**Texte à lire:**
Cinq réponses à votre beau-père Jean-Louis, qui ne voit pas en quoi la crise grecque le concerne
Le ministre grec des Finances a confirmé, mardi, qu'Athènes ne paierait pas avant la fin de la journée l'échéance de 1,5 milliard d'euros qu'elle doit au FMI. De quoi plonger un peu plus le pays dans la crise, ce qui n'a pas l'air d'inquiéter Jean-Louis. A tort ?
Avec le début de la canicule, votre beau-père Jean-Louis a pris un coup de chaud, dimanche midi. En resservant du beaujolais à toute la famille entre la poire et le dessert, il s'est embrasé sur la Grèce. "C'est sûr, c'est pas avec leur résiné imbuvable qu'ils vont relancer leur commerce extérieur !"
Et le tourisme ? Ne le lancez pas sur le sujet : il y a vingt ans, il a négocié en Crète, à un prix imbattable, un séjour dans une "chambre chez l'habitant les pieds dans l'eau". "Trente drachmes par jour l'appartement à l'époque ! Tu te rends compte ? Aujourd'hui, t'as même plus un transat sur une plage de galets à ce prix !" Bref, il verrait d'un bon œil le retour à l'avant-euro dans les îles des Cyclades. Comment lui expliquer que le drame grec peut avoir des répercussions en France ?
"La Grèce hors de l'euro ! Vive le Grexit !"
"A peine 11 millions d'habitants, moins de 2% de la zone euro, et on nous bassine toute la journée avec ça ? Dehors les Grecs !" Jean-Louis ne chipote pas : qu'Athènes sorte de la zone euro au plus vite, et tout sera réglé. Vive le Grexit !
Pourtant, il devrait se méfier : ce qui arrive en Grèce pourrait avoir des répercussions sur la France. Quelle que soit l'issue de la crise grecque, un renforcement des mesures régissant les règles dans la zone euro est déjà acté. Avec des décisions qui lui plairont... ou pas, concernant les pays jugés en dehors des clous. A propos de dette d'ailleurs, celle de la France, publiée en graphique par un journaliste du Monde, s'approche des 100% du PIB. Jean-Louis sera-t-il prêt à se voir imposer des économies sur son train de vie ou les services publics par l'eurogroupe ?

**Données:**
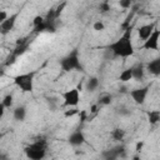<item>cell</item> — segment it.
Here are the masks:
<instances>
[{
	"instance_id": "cell-17",
	"label": "cell",
	"mask_w": 160,
	"mask_h": 160,
	"mask_svg": "<svg viewBox=\"0 0 160 160\" xmlns=\"http://www.w3.org/2000/svg\"><path fill=\"white\" fill-rule=\"evenodd\" d=\"M148 115V121L150 125H158L160 121V111L159 110H150L146 112Z\"/></svg>"
},
{
	"instance_id": "cell-25",
	"label": "cell",
	"mask_w": 160,
	"mask_h": 160,
	"mask_svg": "<svg viewBox=\"0 0 160 160\" xmlns=\"http://www.w3.org/2000/svg\"><path fill=\"white\" fill-rule=\"evenodd\" d=\"M132 5V0H119V6L122 9H129Z\"/></svg>"
},
{
	"instance_id": "cell-4",
	"label": "cell",
	"mask_w": 160,
	"mask_h": 160,
	"mask_svg": "<svg viewBox=\"0 0 160 160\" xmlns=\"http://www.w3.org/2000/svg\"><path fill=\"white\" fill-rule=\"evenodd\" d=\"M35 75H36V71L19 74V75H15L12 78V81L22 92H31L34 89Z\"/></svg>"
},
{
	"instance_id": "cell-27",
	"label": "cell",
	"mask_w": 160,
	"mask_h": 160,
	"mask_svg": "<svg viewBox=\"0 0 160 160\" xmlns=\"http://www.w3.org/2000/svg\"><path fill=\"white\" fill-rule=\"evenodd\" d=\"M8 16H9V14H8L5 10H0V24H1Z\"/></svg>"
},
{
	"instance_id": "cell-22",
	"label": "cell",
	"mask_w": 160,
	"mask_h": 160,
	"mask_svg": "<svg viewBox=\"0 0 160 160\" xmlns=\"http://www.w3.org/2000/svg\"><path fill=\"white\" fill-rule=\"evenodd\" d=\"M110 9H111V6H110V4L108 1H101L100 5H99V11L101 14H106L108 11H110Z\"/></svg>"
},
{
	"instance_id": "cell-29",
	"label": "cell",
	"mask_w": 160,
	"mask_h": 160,
	"mask_svg": "<svg viewBox=\"0 0 160 160\" xmlns=\"http://www.w3.org/2000/svg\"><path fill=\"white\" fill-rule=\"evenodd\" d=\"M5 106L2 105V102H0V119H2V116H4V114H5Z\"/></svg>"
},
{
	"instance_id": "cell-3",
	"label": "cell",
	"mask_w": 160,
	"mask_h": 160,
	"mask_svg": "<svg viewBox=\"0 0 160 160\" xmlns=\"http://www.w3.org/2000/svg\"><path fill=\"white\" fill-rule=\"evenodd\" d=\"M24 152L30 160H41L46 156V141L36 140L24 148Z\"/></svg>"
},
{
	"instance_id": "cell-26",
	"label": "cell",
	"mask_w": 160,
	"mask_h": 160,
	"mask_svg": "<svg viewBox=\"0 0 160 160\" xmlns=\"http://www.w3.org/2000/svg\"><path fill=\"white\" fill-rule=\"evenodd\" d=\"M42 20H44V16H42V15H36V16H34V19H32V26L35 28V26L40 25V24L42 22Z\"/></svg>"
},
{
	"instance_id": "cell-2",
	"label": "cell",
	"mask_w": 160,
	"mask_h": 160,
	"mask_svg": "<svg viewBox=\"0 0 160 160\" xmlns=\"http://www.w3.org/2000/svg\"><path fill=\"white\" fill-rule=\"evenodd\" d=\"M60 68L64 72H70V71H82V64L80 61V55L78 49H72L69 54H66L64 58L60 59L59 61Z\"/></svg>"
},
{
	"instance_id": "cell-19",
	"label": "cell",
	"mask_w": 160,
	"mask_h": 160,
	"mask_svg": "<svg viewBox=\"0 0 160 160\" xmlns=\"http://www.w3.org/2000/svg\"><path fill=\"white\" fill-rule=\"evenodd\" d=\"M111 102H112V95L111 94L105 92V94H102V95L99 96V100H98L99 106H108Z\"/></svg>"
},
{
	"instance_id": "cell-13",
	"label": "cell",
	"mask_w": 160,
	"mask_h": 160,
	"mask_svg": "<svg viewBox=\"0 0 160 160\" xmlns=\"http://www.w3.org/2000/svg\"><path fill=\"white\" fill-rule=\"evenodd\" d=\"M156 28V22H150V24H144L138 29V36L140 40H145L149 38V35L152 32V30Z\"/></svg>"
},
{
	"instance_id": "cell-31",
	"label": "cell",
	"mask_w": 160,
	"mask_h": 160,
	"mask_svg": "<svg viewBox=\"0 0 160 160\" xmlns=\"http://www.w3.org/2000/svg\"><path fill=\"white\" fill-rule=\"evenodd\" d=\"M125 89H126V88H125V86H122V88H120V89H119V91H121V92H125V91H126Z\"/></svg>"
},
{
	"instance_id": "cell-32",
	"label": "cell",
	"mask_w": 160,
	"mask_h": 160,
	"mask_svg": "<svg viewBox=\"0 0 160 160\" xmlns=\"http://www.w3.org/2000/svg\"><path fill=\"white\" fill-rule=\"evenodd\" d=\"M0 159H6V155H2V154H0Z\"/></svg>"
},
{
	"instance_id": "cell-11",
	"label": "cell",
	"mask_w": 160,
	"mask_h": 160,
	"mask_svg": "<svg viewBox=\"0 0 160 160\" xmlns=\"http://www.w3.org/2000/svg\"><path fill=\"white\" fill-rule=\"evenodd\" d=\"M55 31H56L55 21H49L45 18L40 25L34 28V32H36V34H39V32H55Z\"/></svg>"
},
{
	"instance_id": "cell-8",
	"label": "cell",
	"mask_w": 160,
	"mask_h": 160,
	"mask_svg": "<svg viewBox=\"0 0 160 160\" xmlns=\"http://www.w3.org/2000/svg\"><path fill=\"white\" fill-rule=\"evenodd\" d=\"M18 16H19V11L15 12V14L9 15V16L0 24V34H1V35L5 36V35H8V34H10V32L12 31V29H14V26H15V24H16Z\"/></svg>"
},
{
	"instance_id": "cell-7",
	"label": "cell",
	"mask_w": 160,
	"mask_h": 160,
	"mask_svg": "<svg viewBox=\"0 0 160 160\" xmlns=\"http://www.w3.org/2000/svg\"><path fill=\"white\" fill-rule=\"evenodd\" d=\"M159 39H160V30L158 28H155L152 30V32L149 35V38L144 40V42L141 45V49L142 50L159 51Z\"/></svg>"
},
{
	"instance_id": "cell-18",
	"label": "cell",
	"mask_w": 160,
	"mask_h": 160,
	"mask_svg": "<svg viewBox=\"0 0 160 160\" xmlns=\"http://www.w3.org/2000/svg\"><path fill=\"white\" fill-rule=\"evenodd\" d=\"M130 80H132V72H131V68H128V69H124L120 75H119V81L120 82H129Z\"/></svg>"
},
{
	"instance_id": "cell-12",
	"label": "cell",
	"mask_w": 160,
	"mask_h": 160,
	"mask_svg": "<svg viewBox=\"0 0 160 160\" xmlns=\"http://www.w3.org/2000/svg\"><path fill=\"white\" fill-rule=\"evenodd\" d=\"M145 71H148L152 76H159L160 75V58L156 56L152 60H150L145 65Z\"/></svg>"
},
{
	"instance_id": "cell-1",
	"label": "cell",
	"mask_w": 160,
	"mask_h": 160,
	"mask_svg": "<svg viewBox=\"0 0 160 160\" xmlns=\"http://www.w3.org/2000/svg\"><path fill=\"white\" fill-rule=\"evenodd\" d=\"M108 50L115 58L126 59L129 56H132L135 50H134V45H132V40H131V28L130 26L126 28L119 39L110 42L108 45Z\"/></svg>"
},
{
	"instance_id": "cell-33",
	"label": "cell",
	"mask_w": 160,
	"mask_h": 160,
	"mask_svg": "<svg viewBox=\"0 0 160 160\" xmlns=\"http://www.w3.org/2000/svg\"><path fill=\"white\" fill-rule=\"evenodd\" d=\"M0 138H1V135H0Z\"/></svg>"
},
{
	"instance_id": "cell-20",
	"label": "cell",
	"mask_w": 160,
	"mask_h": 160,
	"mask_svg": "<svg viewBox=\"0 0 160 160\" xmlns=\"http://www.w3.org/2000/svg\"><path fill=\"white\" fill-rule=\"evenodd\" d=\"M111 138L116 141H121L124 140L125 138V130L121 129V128H115L112 131H111Z\"/></svg>"
},
{
	"instance_id": "cell-6",
	"label": "cell",
	"mask_w": 160,
	"mask_h": 160,
	"mask_svg": "<svg viewBox=\"0 0 160 160\" xmlns=\"http://www.w3.org/2000/svg\"><path fill=\"white\" fill-rule=\"evenodd\" d=\"M151 88V84L150 85H145V86H141V88H136V89H132V90H129V95L131 96L132 101L138 105H142L148 98V94H149V90Z\"/></svg>"
},
{
	"instance_id": "cell-15",
	"label": "cell",
	"mask_w": 160,
	"mask_h": 160,
	"mask_svg": "<svg viewBox=\"0 0 160 160\" xmlns=\"http://www.w3.org/2000/svg\"><path fill=\"white\" fill-rule=\"evenodd\" d=\"M100 85V80L98 76H90L86 81H85V90L89 92H94Z\"/></svg>"
},
{
	"instance_id": "cell-23",
	"label": "cell",
	"mask_w": 160,
	"mask_h": 160,
	"mask_svg": "<svg viewBox=\"0 0 160 160\" xmlns=\"http://www.w3.org/2000/svg\"><path fill=\"white\" fill-rule=\"evenodd\" d=\"M92 29H94L95 31H104V30H105V24H104L101 20H98V21H95V22L92 24Z\"/></svg>"
},
{
	"instance_id": "cell-16",
	"label": "cell",
	"mask_w": 160,
	"mask_h": 160,
	"mask_svg": "<svg viewBox=\"0 0 160 160\" xmlns=\"http://www.w3.org/2000/svg\"><path fill=\"white\" fill-rule=\"evenodd\" d=\"M12 118H14L16 121H24L25 118H26V108L22 106V105L16 106V108L12 110Z\"/></svg>"
},
{
	"instance_id": "cell-9",
	"label": "cell",
	"mask_w": 160,
	"mask_h": 160,
	"mask_svg": "<svg viewBox=\"0 0 160 160\" xmlns=\"http://www.w3.org/2000/svg\"><path fill=\"white\" fill-rule=\"evenodd\" d=\"M125 156H126V148L122 145L115 146V148L102 152V158H105L106 160H115V159L125 158Z\"/></svg>"
},
{
	"instance_id": "cell-10",
	"label": "cell",
	"mask_w": 160,
	"mask_h": 160,
	"mask_svg": "<svg viewBox=\"0 0 160 160\" xmlns=\"http://www.w3.org/2000/svg\"><path fill=\"white\" fill-rule=\"evenodd\" d=\"M85 141H86V138H85V134L81 130L72 131L68 138V142L71 146H81L82 144H85Z\"/></svg>"
},
{
	"instance_id": "cell-30",
	"label": "cell",
	"mask_w": 160,
	"mask_h": 160,
	"mask_svg": "<svg viewBox=\"0 0 160 160\" xmlns=\"http://www.w3.org/2000/svg\"><path fill=\"white\" fill-rule=\"evenodd\" d=\"M98 110H99V104H94V105L91 106V109H90L91 112H96Z\"/></svg>"
},
{
	"instance_id": "cell-5",
	"label": "cell",
	"mask_w": 160,
	"mask_h": 160,
	"mask_svg": "<svg viewBox=\"0 0 160 160\" xmlns=\"http://www.w3.org/2000/svg\"><path fill=\"white\" fill-rule=\"evenodd\" d=\"M62 99V106L64 108H74L78 106L80 102V90L79 88H72L66 91H62L60 94Z\"/></svg>"
},
{
	"instance_id": "cell-14",
	"label": "cell",
	"mask_w": 160,
	"mask_h": 160,
	"mask_svg": "<svg viewBox=\"0 0 160 160\" xmlns=\"http://www.w3.org/2000/svg\"><path fill=\"white\" fill-rule=\"evenodd\" d=\"M131 72H132V79H135L136 81H142L145 78V65L141 62L135 64L134 66H131Z\"/></svg>"
},
{
	"instance_id": "cell-24",
	"label": "cell",
	"mask_w": 160,
	"mask_h": 160,
	"mask_svg": "<svg viewBox=\"0 0 160 160\" xmlns=\"http://www.w3.org/2000/svg\"><path fill=\"white\" fill-rule=\"evenodd\" d=\"M79 112V109H78V106H74V108H69V110H65V112H64V116L65 118H70V116H74V115H76Z\"/></svg>"
},
{
	"instance_id": "cell-28",
	"label": "cell",
	"mask_w": 160,
	"mask_h": 160,
	"mask_svg": "<svg viewBox=\"0 0 160 160\" xmlns=\"http://www.w3.org/2000/svg\"><path fill=\"white\" fill-rule=\"evenodd\" d=\"M142 146H144V141H139V142L136 144V148H135V150H136L138 152H140V151H141V149H142Z\"/></svg>"
},
{
	"instance_id": "cell-21",
	"label": "cell",
	"mask_w": 160,
	"mask_h": 160,
	"mask_svg": "<svg viewBox=\"0 0 160 160\" xmlns=\"http://www.w3.org/2000/svg\"><path fill=\"white\" fill-rule=\"evenodd\" d=\"M1 102H2V105L5 106V109H10V108L12 106V104H14V96H12V94H6V95H4Z\"/></svg>"
}]
</instances>
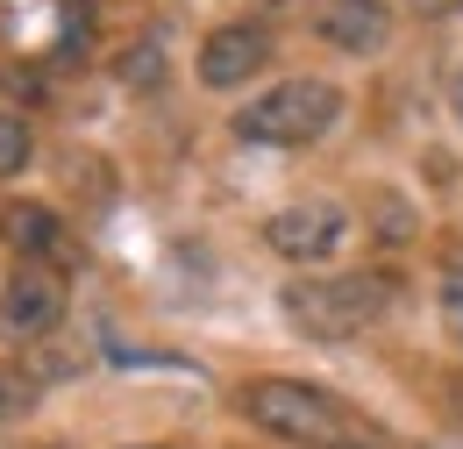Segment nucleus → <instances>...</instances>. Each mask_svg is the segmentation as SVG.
I'll use <instances>...</instances> for the list:
<instances>
[{
    "instance_id": "13",
    "label": "nucleus",
    "mask_w": 463,
    "mask_h": 449,
    "mask_svg": "<svg viewBox=\"0 0 463 449\" xmlns=\"http://www.w3.org/2000/svg\"><path fill=\"white\" fill-rule=\"evenodd\" d=\"M378 228H385L392 243H406V235H413V215H406V200H385V215H378Z\"/></svg>"
},
{
    "instance_id": "11",
    "label": "nucleus",
    "mask_w": 463,
    "mask_h": 449,
    "mask_svg": "<svg viewBox=\"0 0 463 449\" xmlns=\"http://www.w3.org/2000/svg\"><path fill=\"white\" fill-rule=\"evenodd\" d=\"M29 165H36V129H29L22 114H0V186L22 178Z\"/></svg>"
},
{
    "instance_id": "5",
    "label": "nucleus",
    "mask_w": 463,
    "mask_h": 449,
    "mask_svg": "<svg viewBox=\"0 0 463 449\" xmlns=\"http://www.w3.org/2000/svg\"><path fill=\"white\" fill-rule=\"evenodd\" d=\"M264 243H271L286 264H328L349 243V207L343 200H286V207H271Z\"/></svg>"
},
{
    "instance_id": "7",
    "label": "nucleus",
    "mask_w": 463,
    "mask_h": 449,
    "mask_svg": "<svg viewBox=\"0 0 463 449\" xmlns=\"http://www.w3.org/2000/svg\"><path fill=\"white\" fill-rule=\"evenodd\" d=\"M314 36L343 57H378L392 43V0H321Z\"/></svg>"
},
{
    "instance_id": "16",
    "label": "nucleus",
    "mask_w": 463,
    "mask_h": 449,
    "mask_svg": "<svg viewBox=\"0 0 463 449\" xmlns=\"http://www.w3.org/2000/svg\"><path fill=\"white\" fill-rule=\"evenodd\" d=\"M449 108H457V121H463V72H457V86H449Z\"/></svg>"
},
{
    "instance_id": "6",
    "label": "nucleus",
    "mask_w": 463,
    "mask_h": 449,
    "mask_svg": "<svg viewBox=\"0 0 463 449\" xmlns=\"http://www.w3.org/2000/svg\"><path fill=\"white\" fill-rule=\"evenodd\" d=\"M271 64V29L264 22H222V29H207L200 36V86H214V93H235V86H250L257 72Z\"/></svg>"
},
{
    "instance_id": "1",
    "label": "nucleus",
    "mask_w": 463,
    "mask_h": 449,
    "mask_svg": "<svg viewBox=\"0 0 463 449\" xmlns=\"http://www.w3.org/2000/svg\"><path fill=\"white\" fill-rule=\"evenodd\" d=\"M400 285L385 272H307L279 292V314L307 342H349V336H371L385 314H392Z\"/></svg>"
},
{
    "instance_id": "12",
    "label": "nucleus",
    "mask_w": 463,
    "mask_h": 449,
    "mask_svg": "<svg viewBox=\"0 0 463 449\" xmlns=\"http://www.w3.org/2000/svg\"><path fill=\"white\" fill-rule=\"evenodd\" d=\"M442 321L463 336V264H449V272H442Z\"/></svg>"
},
{
    "instance_id": "17",
    "label": "nucleus",
    "mask_w": 463,
    "mask_h": 449,
    "mask_svg": "<svg viewBox=\"0 0 463 449\" xmlns=\"http://www.w3.org/2000/svg\"><path fill=\"white\" fill-rule=\"evenodd\" d=\"M314 449H371V443H314Z\"/></svg>"
},
{
    "instance_id": "3",
    "label": "nucleus",
    "mask_w": 463,
    "mask_h": 449,
    "mask_svg": "<svg viewBox=\"0 0 463 449\" xmlns=\"http://www.w3.org/2000/svg\"><path fill=\"white\" fill-rule=\"evenodd\" d=\"M335 121H343V86L335 79H279V86L250 93L229 129L235 143H257V150H307Z\"/></svg>"
},
{
    "instance_id": "14",
    "label": "nucleus",
    "mask_w": 463,
    "mask_h": 449,
    "mask_svg": "<svg viewBox=\"0 0 463 449\" xmlns=\"http://www.w3.org/2000/svg\"><path fill=\"white\" fill-rule=\"evenodd\" d=\"M406 7H413V14H420V22H442V14H457L463 0H406Z\"/></svg>"
},
{
    "instance_id": "15",
    "label": "nucleus",
    "mask_w": 463,
    "mask_h": 449,
    "mask_svg": "<svg viewBox=\"0 0 463 449\" xmlns=\"http://www.w3.org/2000/svg\"><path fill=\"white\" fill-rule=\"evenodd\" d=\"M449 421H457V435H463V371L449 378Z\"/></svg>"
},
{
    "instance_id": "4",
    "label": "nucleus",
    "mask_w": 463,
    "mask_h": 449,
    "mask_svg": "<svg viewBox=\"0 0 463 449\" xmlns=\"http://www.w3.org/2000/svg\"><path fill=\"white\" fill-rule=\"evenodd\" d=\"M64 307H71L64 272L51 264V257H22V264L7 272V285H0V336H7V342H43V336H58Z\"/></svg>"
},
{
    "instance_id": "18",
    "label": "nucleus",
    "mask_w": 463,
    "mask_h": 449,
    "mask_svg": "<svg viewBox=\"0 0 463 449\" xmlns=\"http://www.w3.org/2000/svg\"><path fill=\"white\" fill-rule=\"evenodd\" d=\"M128 449H165V443H128Z\"/></svg>"
},
{
    "instance_id": "10",
    "label": "nucleus",
    "mask_w": 463,
    "mask_h": 449,
    "mask_svg": "<svg viewBox=\"0 0 463 449\" xmlns=\"http://www.w3.org/2000/svg\"><path fill=\"white\" fill-rule=\"evenodd\" d=\"M115 79H121V86H136V93L165 86V36H143V43H128V51L115 57Z\"/></svg>"
},
{
    "instance_id": "8",
    "label": "nucleus",
    "mask_w": 463,
    "mask_h": 449,
    "mask_svg": "<svg viewBox=\"0 0 463 449\" xmlns=\"http://www.w3.org/2000/svg\"><path fill=\"white\" fill-rule=\"evenodd\" d=\"M0 243H7L14 257H51V250H58V207H43V200H7V207H0Z\"/></svg>"
},
{
    "instance_id": "9",
    "label": "nucleus",
    "mask_w": 463,
    "mask_h": 449,
    "mask_svg": "<svg viewBox=\"0 0 463 449\" xmlns=\"http://www.w3.org/2000/svg\"><path fill=\"white\" fill-rule=\"evenodd\" d=\"M43 393H51V371H43L36 357L0 364V435H7V428H22V421L43 406Z\"/></svg>"
},
{
    "instance_id": "2",
    "label": "nucleus",
    "mask_w": 463,
    "mask_h": 449,
    "mask_svg": "<svg viewBox=\"0 0 463 449\" xmlns=\"http://www.w3.org/2000/svg\"><path fill=\"white\" fill-rule=\"evenodd\" d=\"M235 406H242L250 428H264V435H279V443H292V449L364 443V435H371L349 399H335L328 386H307V378H250Z\"/></svg>"
}]
</instances>
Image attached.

**Exercice écrit:**
Recopiez fidèlement le passage de l'article sur la crise grecque compris entre « Pourtant, il devrait » et « par l'eurogroupe ? », bornes incluses.

**Corrigé:**
Pourtant, il devrait se méfier : ce qui arrive en Grèce pourrait avoir des répercussions sur la France. Quelle que soit l'issue de la crise grecque, un renforcement des mesures régissant les règles dans la zone euro est déjà acté. Avec des décisions qui lui plairont... ou pas, concernant les pays jugés en dehors des clous. A propos de dette d'ailleurs, celle de la France, publiée en graphique par un journaliste du Monde, s'approche des 100% du PIB. Jean-Louis sera-t-il prêt à se voir imposer des économies sur son train de vie ou les services publics par l'eurogroupe ?